Las Vegas Sun

April 16, 2024

Cherokee Casino Resort celebrating grand opening

CATOOSA, Okla. -- An Elvis impersonator in a red, frilly jumpsuit walks out of the Wild Potato Buffet. A Frank Sinatra sound-alike in a pinstripe suit and a fedora sings about Route 66.

The entertainment, the slot machines and the neon sign three stories tall glittering to every passing car on I-44 give visitors to the Cherokee Casino Resort here a Las Vegas feeling.

But the Cherokee art that lines the walls and highlights the decor and the absence of craps, roulette and house-backed card games remind them that they haven't left Oklahoma.

The Cherokee Casino Resort is celebrating its grand opening this week, after an $80 million expansion that first opened piece by piece in September.

Cherokee Nation Enterprises, which owns and operates the facility, doubled the gambling capacity of the tribe's old adjacent casino, added a 150-room hotel and conference center and built a golf course.

The resort employs 877 workers.

"It's awesome," CNE chief executive David Stewart said Wednesday. "A record night last night, not a parking spot available."

CNE embarked on its expansion in anticipation that Indian gaming would continue to grow in Oklahoma. It also bought Will Rogers Downs in nearby Claremore last spring.

Voters in November approved a state question that will allow electronic gambling games at horse racing tracks and more attractive games at Indian casinos.

"It means more creative pay tables, faster play and a little bit more entertainment for the customer," Stewart said.

The newly allowed games will insert more skill into the electronic bingo games at tribal casinos by allowing players to choose when the wheels stop, instead of them stopping automatically, Stewart said.
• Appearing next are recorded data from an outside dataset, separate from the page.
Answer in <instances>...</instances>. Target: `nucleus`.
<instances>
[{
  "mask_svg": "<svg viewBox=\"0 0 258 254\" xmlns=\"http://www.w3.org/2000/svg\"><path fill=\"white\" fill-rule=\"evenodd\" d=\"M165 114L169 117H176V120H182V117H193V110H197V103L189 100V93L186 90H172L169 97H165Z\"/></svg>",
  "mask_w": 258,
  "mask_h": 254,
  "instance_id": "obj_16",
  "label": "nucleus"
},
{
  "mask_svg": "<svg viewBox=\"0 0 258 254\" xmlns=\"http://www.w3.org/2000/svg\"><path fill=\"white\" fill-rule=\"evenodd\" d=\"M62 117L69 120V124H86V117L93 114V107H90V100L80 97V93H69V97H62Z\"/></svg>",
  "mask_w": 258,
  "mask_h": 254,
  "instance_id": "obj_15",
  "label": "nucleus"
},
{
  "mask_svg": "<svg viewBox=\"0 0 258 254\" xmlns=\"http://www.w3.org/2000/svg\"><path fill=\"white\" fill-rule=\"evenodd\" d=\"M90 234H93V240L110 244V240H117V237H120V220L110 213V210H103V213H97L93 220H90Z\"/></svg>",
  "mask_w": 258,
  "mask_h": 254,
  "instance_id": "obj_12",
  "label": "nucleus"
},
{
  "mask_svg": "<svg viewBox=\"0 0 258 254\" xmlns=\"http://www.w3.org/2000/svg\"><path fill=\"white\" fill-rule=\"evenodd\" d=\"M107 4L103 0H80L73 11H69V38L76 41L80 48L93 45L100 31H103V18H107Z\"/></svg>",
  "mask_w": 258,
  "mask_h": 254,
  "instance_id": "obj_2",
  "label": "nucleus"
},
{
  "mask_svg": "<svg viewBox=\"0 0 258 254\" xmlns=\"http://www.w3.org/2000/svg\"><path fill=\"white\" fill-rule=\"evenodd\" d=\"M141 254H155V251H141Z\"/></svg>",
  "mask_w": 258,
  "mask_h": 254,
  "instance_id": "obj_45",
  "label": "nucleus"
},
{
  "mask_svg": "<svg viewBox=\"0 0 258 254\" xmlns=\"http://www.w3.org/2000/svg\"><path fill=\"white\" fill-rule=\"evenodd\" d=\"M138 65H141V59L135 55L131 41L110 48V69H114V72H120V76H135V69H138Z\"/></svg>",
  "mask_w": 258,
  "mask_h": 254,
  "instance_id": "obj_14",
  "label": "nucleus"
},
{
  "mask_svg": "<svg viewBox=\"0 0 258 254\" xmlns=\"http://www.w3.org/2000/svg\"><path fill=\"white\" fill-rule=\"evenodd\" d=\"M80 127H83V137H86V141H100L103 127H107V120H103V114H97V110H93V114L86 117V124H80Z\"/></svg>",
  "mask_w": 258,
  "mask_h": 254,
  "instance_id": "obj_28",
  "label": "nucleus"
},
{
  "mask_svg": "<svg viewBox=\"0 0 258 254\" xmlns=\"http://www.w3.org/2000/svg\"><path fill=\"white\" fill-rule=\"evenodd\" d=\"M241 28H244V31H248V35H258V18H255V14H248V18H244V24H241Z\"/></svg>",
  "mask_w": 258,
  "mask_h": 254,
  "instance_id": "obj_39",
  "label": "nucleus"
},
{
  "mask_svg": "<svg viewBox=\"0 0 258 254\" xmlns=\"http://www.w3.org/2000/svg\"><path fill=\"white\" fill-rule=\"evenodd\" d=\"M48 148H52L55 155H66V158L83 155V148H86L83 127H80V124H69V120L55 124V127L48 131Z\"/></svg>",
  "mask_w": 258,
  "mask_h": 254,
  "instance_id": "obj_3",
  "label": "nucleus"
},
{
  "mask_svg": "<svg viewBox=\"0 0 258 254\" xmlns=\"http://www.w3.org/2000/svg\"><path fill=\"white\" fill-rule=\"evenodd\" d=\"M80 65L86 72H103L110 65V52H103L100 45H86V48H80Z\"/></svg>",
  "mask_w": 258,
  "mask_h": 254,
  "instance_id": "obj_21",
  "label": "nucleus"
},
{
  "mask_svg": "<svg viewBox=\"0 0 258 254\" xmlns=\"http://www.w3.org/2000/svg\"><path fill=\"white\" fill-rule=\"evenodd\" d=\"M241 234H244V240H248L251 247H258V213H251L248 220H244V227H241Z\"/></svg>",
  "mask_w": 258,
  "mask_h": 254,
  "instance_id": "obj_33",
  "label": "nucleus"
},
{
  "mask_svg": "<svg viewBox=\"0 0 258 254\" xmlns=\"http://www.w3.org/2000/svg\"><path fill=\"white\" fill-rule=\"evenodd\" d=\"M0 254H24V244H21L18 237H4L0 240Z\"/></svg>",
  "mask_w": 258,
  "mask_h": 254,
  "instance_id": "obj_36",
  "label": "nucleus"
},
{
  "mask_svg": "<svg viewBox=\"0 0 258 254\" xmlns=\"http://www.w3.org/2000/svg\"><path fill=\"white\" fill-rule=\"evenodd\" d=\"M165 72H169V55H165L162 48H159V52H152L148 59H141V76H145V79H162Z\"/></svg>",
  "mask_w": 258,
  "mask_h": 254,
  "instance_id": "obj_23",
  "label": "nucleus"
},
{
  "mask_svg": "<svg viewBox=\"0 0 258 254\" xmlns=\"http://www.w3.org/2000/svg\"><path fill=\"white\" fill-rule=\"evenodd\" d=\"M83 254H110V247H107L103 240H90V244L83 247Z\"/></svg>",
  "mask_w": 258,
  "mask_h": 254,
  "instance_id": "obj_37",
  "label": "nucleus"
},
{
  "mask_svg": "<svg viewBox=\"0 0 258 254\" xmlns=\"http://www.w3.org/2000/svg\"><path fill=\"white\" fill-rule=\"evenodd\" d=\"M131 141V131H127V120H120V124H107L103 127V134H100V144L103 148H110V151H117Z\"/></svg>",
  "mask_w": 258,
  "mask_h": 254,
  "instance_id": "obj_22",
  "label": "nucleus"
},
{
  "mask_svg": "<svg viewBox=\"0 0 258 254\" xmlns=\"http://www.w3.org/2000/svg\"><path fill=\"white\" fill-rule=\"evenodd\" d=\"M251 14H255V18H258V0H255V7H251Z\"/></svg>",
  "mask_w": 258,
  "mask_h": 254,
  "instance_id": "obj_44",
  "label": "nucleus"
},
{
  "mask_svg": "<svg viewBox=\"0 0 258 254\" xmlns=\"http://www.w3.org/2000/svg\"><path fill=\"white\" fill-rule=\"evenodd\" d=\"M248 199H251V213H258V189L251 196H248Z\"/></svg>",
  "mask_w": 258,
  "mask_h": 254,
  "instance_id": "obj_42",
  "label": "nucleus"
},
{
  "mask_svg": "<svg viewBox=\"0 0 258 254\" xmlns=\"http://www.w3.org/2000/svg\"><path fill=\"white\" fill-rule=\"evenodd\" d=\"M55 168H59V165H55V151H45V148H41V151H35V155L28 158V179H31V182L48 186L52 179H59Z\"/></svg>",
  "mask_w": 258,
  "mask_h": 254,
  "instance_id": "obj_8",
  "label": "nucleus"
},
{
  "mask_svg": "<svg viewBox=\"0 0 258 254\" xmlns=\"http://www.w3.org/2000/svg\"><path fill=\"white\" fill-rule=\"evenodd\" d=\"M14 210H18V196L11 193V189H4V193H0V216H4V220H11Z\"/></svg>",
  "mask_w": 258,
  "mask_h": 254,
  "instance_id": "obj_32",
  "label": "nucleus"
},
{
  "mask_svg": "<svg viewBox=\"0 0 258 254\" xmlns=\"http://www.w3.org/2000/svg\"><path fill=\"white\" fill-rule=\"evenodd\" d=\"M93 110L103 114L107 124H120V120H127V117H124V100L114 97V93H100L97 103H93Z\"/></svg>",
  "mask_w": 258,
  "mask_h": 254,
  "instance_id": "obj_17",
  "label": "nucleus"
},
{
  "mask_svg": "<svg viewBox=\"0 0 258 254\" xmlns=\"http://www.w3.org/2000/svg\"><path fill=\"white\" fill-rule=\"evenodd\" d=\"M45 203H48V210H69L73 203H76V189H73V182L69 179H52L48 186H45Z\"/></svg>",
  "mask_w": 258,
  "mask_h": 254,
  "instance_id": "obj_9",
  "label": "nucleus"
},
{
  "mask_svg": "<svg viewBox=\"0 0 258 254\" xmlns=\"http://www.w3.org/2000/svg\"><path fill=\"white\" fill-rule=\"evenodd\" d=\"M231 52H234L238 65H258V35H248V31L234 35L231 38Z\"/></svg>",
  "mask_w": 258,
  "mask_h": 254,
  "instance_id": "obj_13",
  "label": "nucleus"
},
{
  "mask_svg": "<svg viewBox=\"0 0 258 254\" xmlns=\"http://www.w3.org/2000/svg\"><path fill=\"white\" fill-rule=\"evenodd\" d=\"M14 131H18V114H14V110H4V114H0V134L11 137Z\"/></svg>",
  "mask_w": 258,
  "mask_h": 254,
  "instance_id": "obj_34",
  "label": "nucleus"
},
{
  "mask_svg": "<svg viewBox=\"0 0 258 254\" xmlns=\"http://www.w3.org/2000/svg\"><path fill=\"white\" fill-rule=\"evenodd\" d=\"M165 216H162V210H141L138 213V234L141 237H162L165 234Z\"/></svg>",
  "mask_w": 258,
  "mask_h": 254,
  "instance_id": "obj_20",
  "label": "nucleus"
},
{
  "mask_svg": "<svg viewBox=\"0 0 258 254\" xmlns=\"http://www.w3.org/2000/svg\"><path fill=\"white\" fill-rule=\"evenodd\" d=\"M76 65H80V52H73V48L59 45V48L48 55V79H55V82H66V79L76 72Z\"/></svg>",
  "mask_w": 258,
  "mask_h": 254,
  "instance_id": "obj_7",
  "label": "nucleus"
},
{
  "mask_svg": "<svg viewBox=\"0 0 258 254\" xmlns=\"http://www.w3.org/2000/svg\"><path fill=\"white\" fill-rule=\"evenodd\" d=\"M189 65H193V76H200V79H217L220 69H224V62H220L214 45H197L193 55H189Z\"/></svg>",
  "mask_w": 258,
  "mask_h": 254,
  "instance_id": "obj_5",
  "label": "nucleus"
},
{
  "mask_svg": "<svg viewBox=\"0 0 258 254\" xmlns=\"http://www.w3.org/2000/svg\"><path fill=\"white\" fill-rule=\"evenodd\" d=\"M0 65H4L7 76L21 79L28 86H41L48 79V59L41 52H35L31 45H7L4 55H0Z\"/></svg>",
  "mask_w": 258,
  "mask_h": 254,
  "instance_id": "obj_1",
With the passage of State Question 712, CNE has begun its renovation of Will Rogers Downs to get the long-idle track ready for the gaming machines, he said. It should open by April with live racing near the end of 2005, he said.

At the casino Wednesday afternoon, a large crowd filled only about half the more than 2,000 electronic games, vying for $1,000 cash giveaways every hour and nightly drawings for new cars.

The casino has three bars, a piano bar off the hotel lobby, a country and western bar and "Twisters," just off the gambling floor, featuring its signature "F5" drink. All have live music.

The hotel is doing a brisk business with its four conference rooms booked through the middle of next year with wedding receptions, reunions and corporate functions, said CNE spokeswoman Gina Olaya.